* What to work on
The data that follows must be transcribed in full and exactly, minus the pictures.

* Supplied material
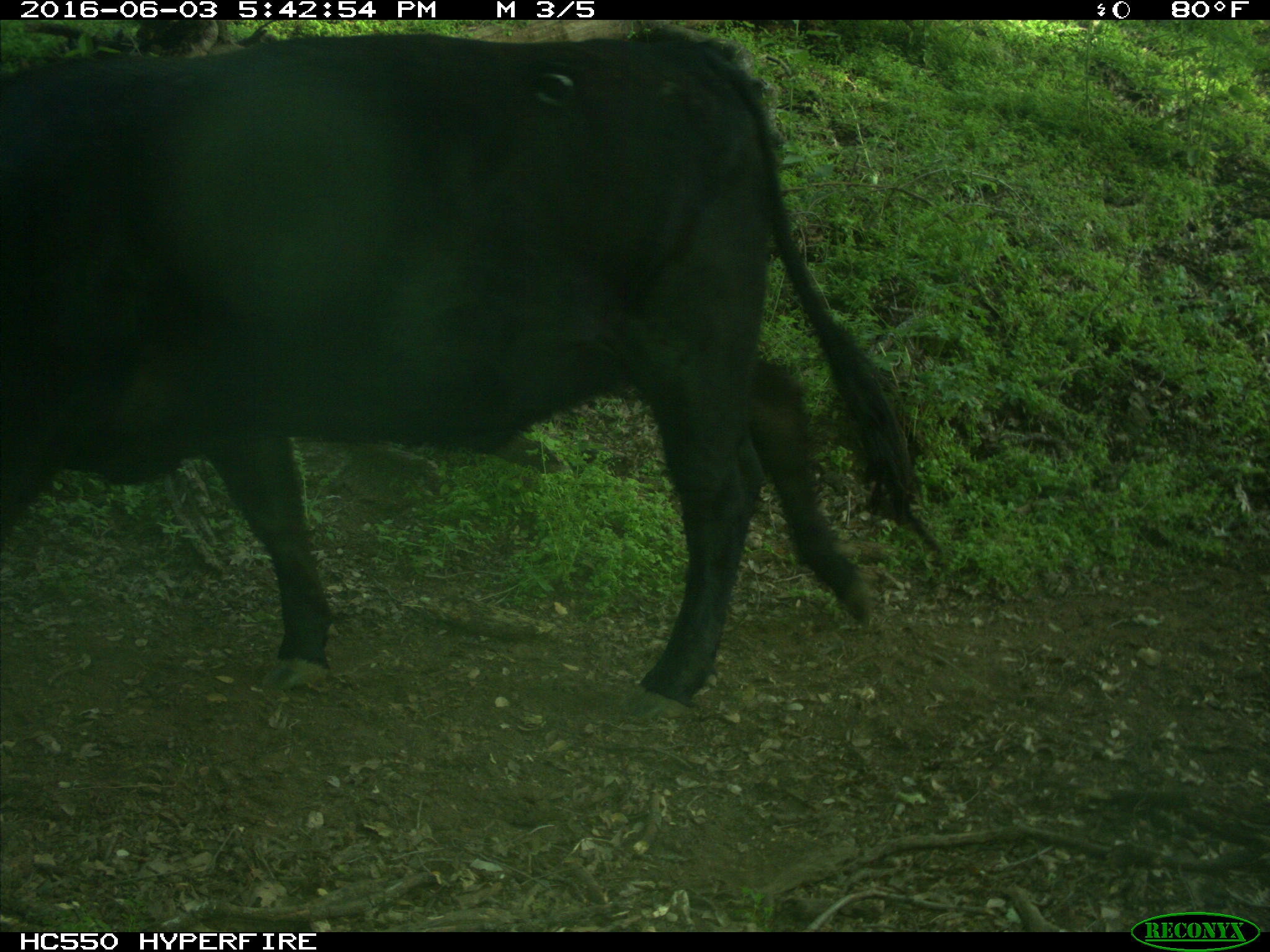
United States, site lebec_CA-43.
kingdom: Animalia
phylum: Chordata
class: Mammalia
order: Artiodactyla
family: Bovidae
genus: Bos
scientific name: Bos taurus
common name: domestic cow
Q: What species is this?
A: Bos taurus (domestic cow).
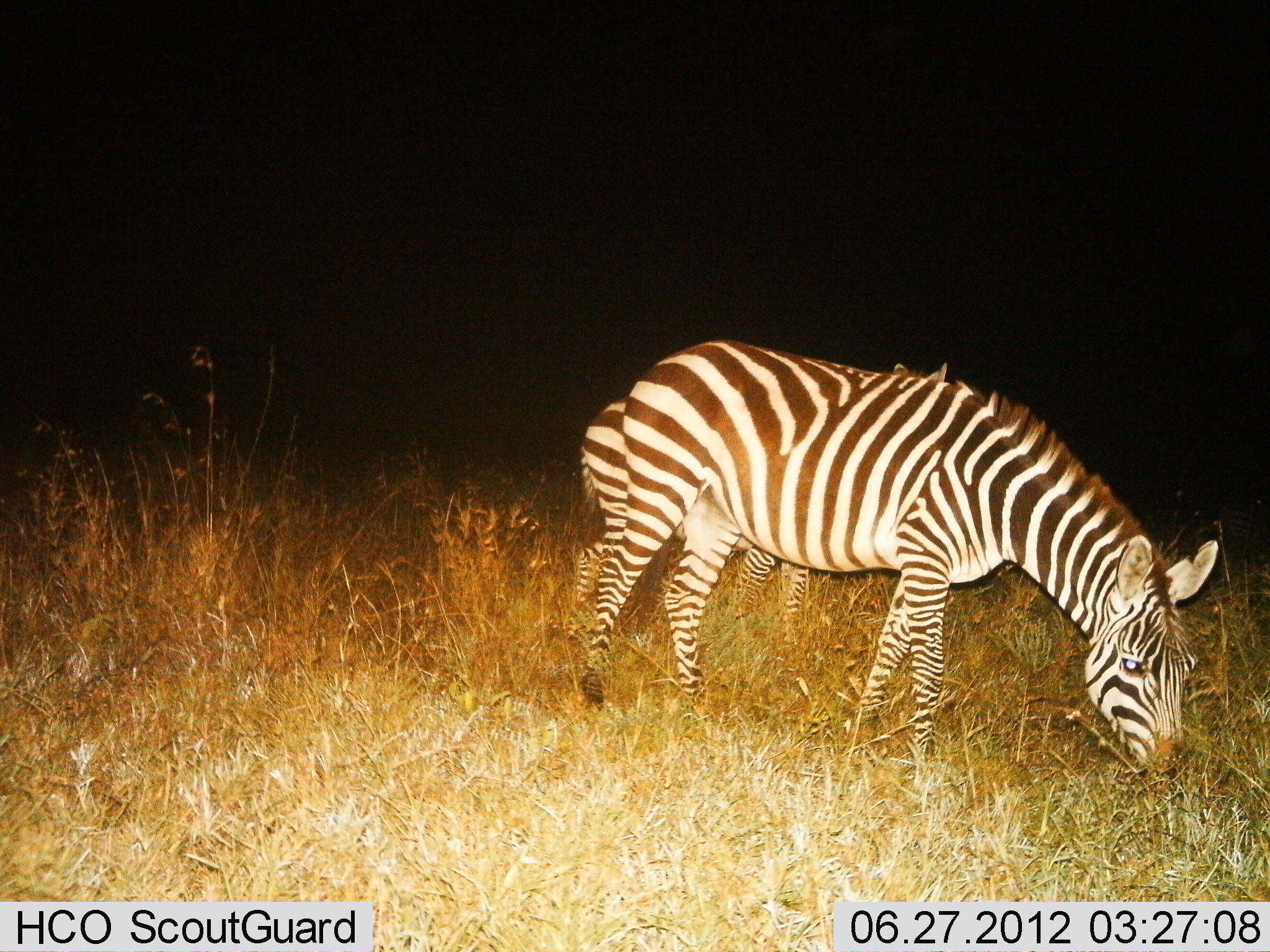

* Result for this task
United States, site lebec_CA-43.
kingdom: Animalia
phylum: Chordata
class: Mammalia
order: Artiodactyla
family: Bovidae
genus: Bos
scientific name: Bos taurus
common name: domestic cow
Q: What species is this?
A: Bos taurus (domestic cow).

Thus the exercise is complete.